The problem is that a surgeon's liability depends not on law, but on the facts. Did the surgeon do something wrong? Was the surgeon in fact, in control? Courts will grant motions for summary judgment only if it is clear that there are no factual circumstances claimed under which the surgeon could be held liable. As we have seen, if the plaintiff alleges that the surgeon was in control of the anesthesia, or participated either in a misdiagnosis or the negligent action, the plaintiff may be able (if the facts can be proven) to hold the surgeon liable. Because the surgeon's liability for the negligence of a nurse anesthetist or an anesthesiologist depends on the specific Cam of the case, it will be difficult in most cases for a court to grant summary judgment in favor of the surgeon.

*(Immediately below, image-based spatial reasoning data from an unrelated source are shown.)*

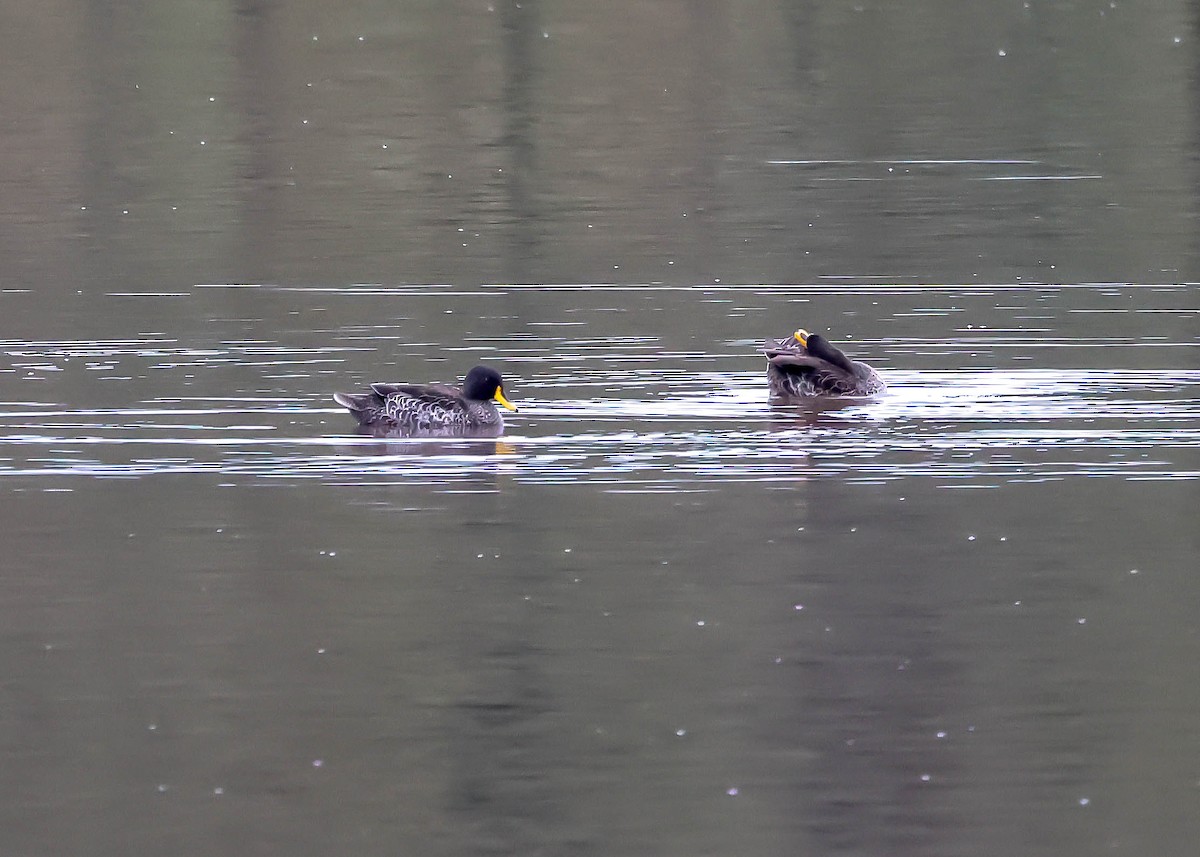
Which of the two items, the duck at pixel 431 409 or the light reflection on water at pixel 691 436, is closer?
the light reflection on water at pixel 691 436

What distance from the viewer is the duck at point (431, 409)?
50.4ft

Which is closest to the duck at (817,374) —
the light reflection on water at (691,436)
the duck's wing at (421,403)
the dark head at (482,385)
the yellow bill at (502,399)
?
the light reflection on water at (691,436)

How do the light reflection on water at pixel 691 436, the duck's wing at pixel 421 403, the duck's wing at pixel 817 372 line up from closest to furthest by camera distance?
the light reflection on water at pixel 691 436 < the duck's wing at pixel 421 403 < the duck's wing at pixel 817 372

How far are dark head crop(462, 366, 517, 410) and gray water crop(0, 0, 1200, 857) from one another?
11.8 inches

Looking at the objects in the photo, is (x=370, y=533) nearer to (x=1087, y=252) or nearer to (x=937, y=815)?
(x=937, y=815)

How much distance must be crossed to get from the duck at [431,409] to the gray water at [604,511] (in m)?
0.12

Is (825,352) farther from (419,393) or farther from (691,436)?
(419,393)

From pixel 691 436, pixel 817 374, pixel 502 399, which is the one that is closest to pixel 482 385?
pixel 502 399

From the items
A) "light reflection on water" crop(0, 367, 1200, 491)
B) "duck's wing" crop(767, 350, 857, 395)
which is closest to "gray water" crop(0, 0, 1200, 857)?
"light reflection on water" crop(0, 367, 1200, 491)

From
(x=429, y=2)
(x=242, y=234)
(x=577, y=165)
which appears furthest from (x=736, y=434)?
(x=429, y=2)

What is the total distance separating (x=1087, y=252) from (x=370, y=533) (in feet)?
39.1

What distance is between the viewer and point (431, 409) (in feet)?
50.5

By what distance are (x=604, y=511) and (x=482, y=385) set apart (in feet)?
8.51

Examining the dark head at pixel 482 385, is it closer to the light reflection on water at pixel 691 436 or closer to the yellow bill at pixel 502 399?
the yellow bill at pixel 502 399
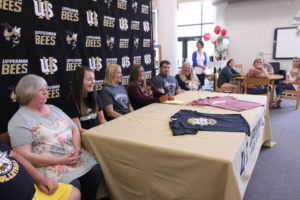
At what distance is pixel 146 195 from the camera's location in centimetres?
136

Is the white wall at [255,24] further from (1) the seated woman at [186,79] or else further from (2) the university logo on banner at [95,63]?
(2) the university logo on banner at [95,63]

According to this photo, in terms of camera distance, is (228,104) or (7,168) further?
(228,104)

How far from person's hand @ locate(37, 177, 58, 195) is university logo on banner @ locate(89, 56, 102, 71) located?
1721 mm

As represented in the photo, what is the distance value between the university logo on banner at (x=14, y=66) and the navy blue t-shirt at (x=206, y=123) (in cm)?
146

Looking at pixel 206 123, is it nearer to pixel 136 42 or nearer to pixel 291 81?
pixel 136 42

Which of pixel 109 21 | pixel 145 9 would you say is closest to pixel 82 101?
pixel 109 21

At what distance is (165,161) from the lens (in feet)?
4.03

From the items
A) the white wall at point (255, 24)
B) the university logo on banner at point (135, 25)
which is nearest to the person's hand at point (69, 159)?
the university logo on banner at point (135, 25)

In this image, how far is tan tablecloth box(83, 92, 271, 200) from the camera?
1122 millimetres

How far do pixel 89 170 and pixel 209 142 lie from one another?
0.82 metres

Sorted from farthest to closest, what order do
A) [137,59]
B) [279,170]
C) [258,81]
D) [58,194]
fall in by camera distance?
[258,81], [137,59], [279,170], [58,194]

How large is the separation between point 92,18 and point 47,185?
2123 mm

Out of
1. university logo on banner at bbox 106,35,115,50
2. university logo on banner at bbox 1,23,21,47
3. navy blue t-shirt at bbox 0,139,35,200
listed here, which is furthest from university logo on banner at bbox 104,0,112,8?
navy blue t-shirt at bbox 0,139,35,200

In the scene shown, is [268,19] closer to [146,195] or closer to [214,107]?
[214,107]
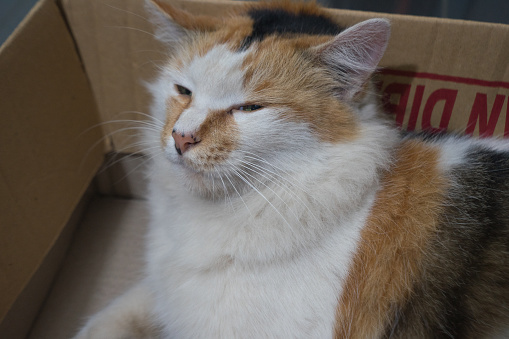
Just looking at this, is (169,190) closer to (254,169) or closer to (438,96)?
(254,169)

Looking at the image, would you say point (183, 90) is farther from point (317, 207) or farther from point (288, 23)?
point (317, 207)

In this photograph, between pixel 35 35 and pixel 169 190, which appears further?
pixel 35 35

Finally, when there is an anesthesia incident -- no matter who administered the anesthetic -- the plaintiff will not really know what happened before completion of "discovery" or trial. Everyone conceivably connected with the incident is going to be sued, and, because these cases are so dependent on facts, there may be no way out of the case for innocent parties until the plaintiff realizes the facts are not sufficient to hold the surgeon liable.

Which brings us to the conclusion that there is simply no rational basis for a surgeon to choose between a nurse anesthetist or an anesthesiologist based on the difference in state licensing laws.

 

This article is not intended as legal advice nor is it advice on the law of any state. If legal advice or other expert assistance is required, the services of a competent professional person should be sought.